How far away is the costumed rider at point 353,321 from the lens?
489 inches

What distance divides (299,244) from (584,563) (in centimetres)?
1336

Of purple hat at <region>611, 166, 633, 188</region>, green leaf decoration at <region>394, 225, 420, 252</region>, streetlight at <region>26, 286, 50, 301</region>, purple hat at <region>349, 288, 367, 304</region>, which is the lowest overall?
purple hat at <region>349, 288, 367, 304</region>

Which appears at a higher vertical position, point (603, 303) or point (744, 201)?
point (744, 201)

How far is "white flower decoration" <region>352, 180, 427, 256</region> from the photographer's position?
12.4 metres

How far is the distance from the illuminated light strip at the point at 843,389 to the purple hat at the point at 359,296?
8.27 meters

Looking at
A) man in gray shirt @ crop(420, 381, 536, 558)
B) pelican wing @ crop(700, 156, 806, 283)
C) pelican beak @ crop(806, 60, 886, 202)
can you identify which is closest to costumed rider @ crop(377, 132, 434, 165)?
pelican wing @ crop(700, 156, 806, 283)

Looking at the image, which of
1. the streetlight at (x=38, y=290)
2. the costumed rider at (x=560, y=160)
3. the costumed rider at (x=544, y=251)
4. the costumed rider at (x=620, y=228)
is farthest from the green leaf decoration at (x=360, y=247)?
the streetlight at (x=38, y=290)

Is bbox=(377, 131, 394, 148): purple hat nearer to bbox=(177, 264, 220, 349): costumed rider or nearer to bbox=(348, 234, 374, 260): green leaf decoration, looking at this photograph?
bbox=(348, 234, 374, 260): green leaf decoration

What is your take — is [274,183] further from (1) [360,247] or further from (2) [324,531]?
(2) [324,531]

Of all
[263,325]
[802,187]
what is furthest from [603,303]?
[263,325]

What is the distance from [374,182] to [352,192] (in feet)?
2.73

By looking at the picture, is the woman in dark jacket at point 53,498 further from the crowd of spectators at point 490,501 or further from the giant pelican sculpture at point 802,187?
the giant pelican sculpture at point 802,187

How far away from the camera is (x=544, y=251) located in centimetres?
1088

**Aim:**
Please copy every row above, word for word, without changing anything.

**Written response:**
How far away is the costumed rider at point 353,321 from the lens?
489 inches

What distance divides (299,244) from (584,563) (in centimetres)?
1336

Of purple hat at <region>611, 166, 633, 188</region>, green leaf decoration at <region>394, 225, 420, 252</region>, streetlight at <region>26, 286, 50, 301</region>, purple hat at <region>349, 288, 367, 304</region>, which is the lowest overall?
purple hat at <region>349, 288, 367, 304</region>

Which appears at a higher vertical position, point (603, 303) or point (744, 201)?
point (744, 201)

How far is "white flower decoration" <region>352, 180, 427, 256</region> from the photographer's position?
12.4 metres

How far is the distance from the illuminated light strip at the point at 843,389 to the purple hat at the point at 359,296?
8.27 meters

Looking at
A) man in gray shirt @ crop(420, 381, 536, 558)
B) pelican wing @ crop(700, 156, 806, 283)
C) pelican beak @ crop(806, 60, 886, 202)
can you identify which is closest to costumed rider @ crop(377, 132, 434, 165)?
pelican wing @ crop(700, 156, 806, 283)

Looking at the image, which of
1. the streetlight at (x=38, y=290)
2. the costumed rider at (x=560, y=160)
3. the costumed rider at (x=544, y=251)
4. the costumed rider at (x=620, y=228)
is farthest from the green leaf decoration at (x=360, y=247)?
the streetlight at (x=38, y=290)

Is bbox=(377, 131, 394, 148): purple hat nearer to bbox=(177, 264, 220, 349): costumed rider or nearer to bbox=(348, 234, 374, 260): green leaf decoration, looking at this photograph?
bbox=(348, 234, 374, 260): green leaf decoration

What is your take — is [274,183] further from (1) [360,247] or further from (2) [324,531]?
(2) [324,531]

Of all
[263,325]
[802,187]
what is furthest from [603,303]?
[263,325]

What is the distance from [374,182] to [352,192] (in feet)?
2.73

By looking at the picture, is the woman in dark jacket at point 53,498 further from the crowd of spectators at point 490,501 or further from the giant pelican sculpture at point 802,187?
the giant pelican sculpture at point 802,187

How far away from the camera is (x=544, y=251) located in centimetres?
1088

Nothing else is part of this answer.